C'est devant une salle archi-comble que William Sheller s'est produit à l'Embarcadère. Rétrospective d'un concert qui a fait rêver le public pendant un moment jugé trop court.
Mi-Tintin, mi-Popeye par le physique, d'une finesse extrême en même temps qu'une densité évidente, d'une sincérité rare et d'un humour de tous les instants, c'est un artiste extraordinaire qui a captivé son public pendant deux heures durant ce samedi à l'Embarcadère. D'une gentillesse et d'une simplicité inouïes, William Sheller est sans doute l'un des plus attachants de nos chanteurs actuels, à la ville comme à la scène. Il est certainement aussi l'un des plus insaisissables, tant il aime à se promener au gré de sa fantaisie à travers tous les genres musicaux. Le parcours de cet artiste n'est pas des plus faciles à décrypter entre les histoires gentillettes de ketchup et de hamburger de ses premiers succès et la superbe exigence du pianiste solitaire d' Un homme heureux.
Depuis deux ans déjà, William Sheller va à la rencontre de son public, seul au piano pour des concerts intimistes qui ont recueilli des tonnes d'applaudissements tant il est vrai que les amateurs de belles chansons préfèrent cette formule sans fioritures, décors de luxe et chichis en tous genres. Véritable artisan de la chanson française, dans un contexte où c'est bien plus souvent les maisons de disques qui impriment à cet art populaire, une dimension exclusivement industrielle avec des méthodes marketing et publicitaires soigneusement élaborées.
Ce chanteur d'exception met un soin particulier à écrire et composer ses chansons. Sa méthode, pour le moins méticuleuse est de faire qu'à chaque syllabe décomposée d'un mot du texte de sa chanson, corresponde une note parfaitement identifiée. Le but ultime étant que texte et mélodie ne fassent véritablement plus qu'un. Cette démarche artistique très artisanale a fonctionné pour bon nombre de tubes qui ont jalonné la carrière de William Sheller. Le public, face au chanteur samedi soir a bien dû se poser la question : «Pourquoi en solo ? » L'anecdote mérite d'être relevée car William Sheller a fait un premier concert solo au début des années 80, contraint et forcé, puisque ses musiciens, suite à une altercation avec les douaniers belges se sont retrouvés coincés à la frontière. L'artiste s'est donc retrouvé seul face au public pour la première fois en 1984 et a ainsi donné son tout premier concert solo dans des conditions plutôt épiques. Depuis, cette formule dépouillée et intimiste qui sert parfaitement son répertoire, a séduit ce grand timide plutôt effacé.
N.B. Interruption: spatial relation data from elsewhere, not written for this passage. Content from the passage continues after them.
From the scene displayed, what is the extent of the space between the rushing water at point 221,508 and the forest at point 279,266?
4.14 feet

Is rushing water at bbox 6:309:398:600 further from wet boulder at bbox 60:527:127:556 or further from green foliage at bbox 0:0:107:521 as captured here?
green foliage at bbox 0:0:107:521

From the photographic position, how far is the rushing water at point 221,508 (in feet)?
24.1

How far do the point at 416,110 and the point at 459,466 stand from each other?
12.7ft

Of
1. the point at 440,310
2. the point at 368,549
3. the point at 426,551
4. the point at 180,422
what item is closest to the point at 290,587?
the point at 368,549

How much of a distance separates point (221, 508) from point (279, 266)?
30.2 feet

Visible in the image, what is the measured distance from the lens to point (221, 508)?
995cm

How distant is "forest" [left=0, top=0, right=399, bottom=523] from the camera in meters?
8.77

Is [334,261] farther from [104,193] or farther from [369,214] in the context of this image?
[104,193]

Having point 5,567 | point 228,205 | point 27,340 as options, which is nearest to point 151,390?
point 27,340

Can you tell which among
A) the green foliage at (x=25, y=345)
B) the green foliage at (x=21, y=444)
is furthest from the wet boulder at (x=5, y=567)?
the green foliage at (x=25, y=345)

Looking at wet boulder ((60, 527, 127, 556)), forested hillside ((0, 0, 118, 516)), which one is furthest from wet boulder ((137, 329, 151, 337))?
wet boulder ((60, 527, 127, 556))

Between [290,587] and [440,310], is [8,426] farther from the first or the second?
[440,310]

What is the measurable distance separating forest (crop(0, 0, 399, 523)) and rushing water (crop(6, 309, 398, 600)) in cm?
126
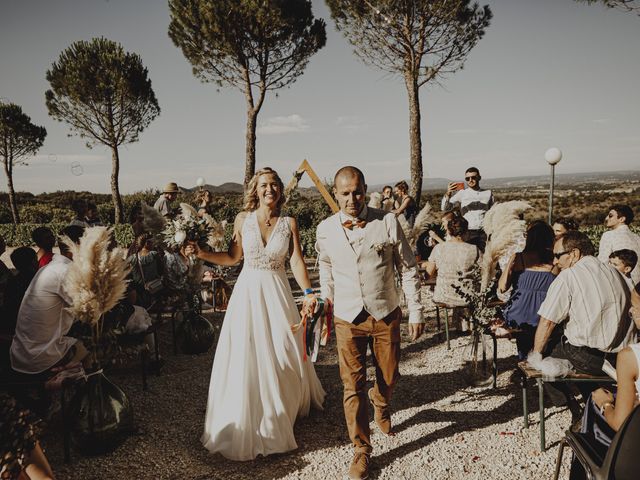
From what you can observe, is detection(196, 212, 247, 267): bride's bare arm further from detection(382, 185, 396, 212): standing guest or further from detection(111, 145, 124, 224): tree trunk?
detection(111, 145, 124, 224): tree trunk

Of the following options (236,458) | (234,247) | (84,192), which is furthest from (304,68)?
(84,192)

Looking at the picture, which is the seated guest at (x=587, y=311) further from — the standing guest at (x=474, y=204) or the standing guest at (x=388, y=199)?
the standing guest at (x=388, y=199)

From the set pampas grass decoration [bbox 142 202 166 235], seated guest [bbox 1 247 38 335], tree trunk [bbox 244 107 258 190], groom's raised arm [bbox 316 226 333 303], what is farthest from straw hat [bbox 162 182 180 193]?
tree trunk [bbox 244 107 258 190]

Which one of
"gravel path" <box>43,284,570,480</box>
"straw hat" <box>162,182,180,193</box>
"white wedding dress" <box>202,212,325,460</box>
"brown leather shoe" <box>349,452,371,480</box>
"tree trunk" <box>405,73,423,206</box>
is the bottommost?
"gravel path" <box>43,284,570,480</box>

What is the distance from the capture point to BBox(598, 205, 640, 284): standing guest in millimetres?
5684

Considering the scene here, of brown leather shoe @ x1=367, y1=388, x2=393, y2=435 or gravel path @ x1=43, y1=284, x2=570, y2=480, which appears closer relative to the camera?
gravel path @ x1=43, y1=284, x2=570, y2=480

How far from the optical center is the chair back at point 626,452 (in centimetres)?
177

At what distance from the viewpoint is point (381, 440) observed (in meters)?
3.51

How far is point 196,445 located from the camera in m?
3.53

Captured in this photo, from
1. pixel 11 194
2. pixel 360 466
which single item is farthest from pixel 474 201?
pixel 11 194

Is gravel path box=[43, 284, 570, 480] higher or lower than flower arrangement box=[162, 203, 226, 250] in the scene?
lower

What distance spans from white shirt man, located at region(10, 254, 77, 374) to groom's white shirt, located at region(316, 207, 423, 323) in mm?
2158

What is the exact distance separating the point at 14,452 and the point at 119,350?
6.14 ft

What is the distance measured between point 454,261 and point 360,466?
2.89 metres
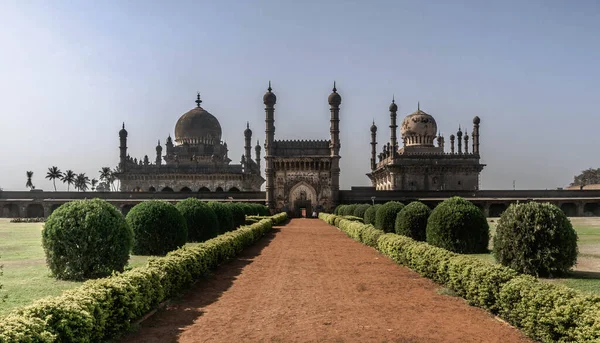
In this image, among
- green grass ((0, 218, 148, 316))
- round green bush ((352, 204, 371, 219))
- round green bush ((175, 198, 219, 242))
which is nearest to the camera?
green grass ((0, 218, 148, 316))

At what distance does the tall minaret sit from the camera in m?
48.4

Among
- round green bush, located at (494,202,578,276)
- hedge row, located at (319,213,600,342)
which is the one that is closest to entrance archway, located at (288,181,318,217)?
hedge row, located at (319,213,600,342)

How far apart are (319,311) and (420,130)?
51037 mm

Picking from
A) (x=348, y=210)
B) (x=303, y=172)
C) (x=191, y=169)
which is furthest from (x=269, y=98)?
(x=348, y=210)

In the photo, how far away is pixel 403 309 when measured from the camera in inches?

Arrivé en catimini sur scène, c'est à peine si le public s'est rendu compte qu'il était là. Installé tout de suite à son cher piano, il s'est immédiatement adressé à la salle pour présenter son premier titre, Symphoman. A chaque chanson, des petites explications souvent très humoristiques qui ont achevé de séduire une foule déjà largement conquise. Les refrains se sont enchaînés avec Maman est folle, Nicolas, Le capitaine, Chanson lente, «L'air qu'il faut jouer quand on a quelque chose à se faire pardonner» (dixit l'artiste) et Les miroirs dans la boue suivis de Les filles de l'aurore.
L'entracte est annoncé par William Sheller lui-même en des termes qui ont amusé la salle : «On va prendre cinq minutes pour boire un jus d'orange et manger un gâteau, les plus riches pourront même fumer une cigarette». Impatients de retrouver le chanteur, les spectateurs ont vite regagné leur place pour se replonger dans la magie du moment. Ce qui était étonnant dans ce spectacle, c'est qu'on aurait pu entendre une mouche voler. Attentif, respectueux et subjugué, le public a été suspendu aux lèvres de William Sheller pendant toute la durée du concert. Pas de temps mort entre deux chansons, seuls les applaudissements fournis dérangeaient le calme de cette soirée. Le «clou» du spectacle a été bien évidemment l'interprétation de Dans un vieux rock'n'roll et Le carnet à spirale et là, c'est debout que les spectateurs sont restés pendant un très long moment. Un concert de cette qualité, c'est sûr, on en redemande.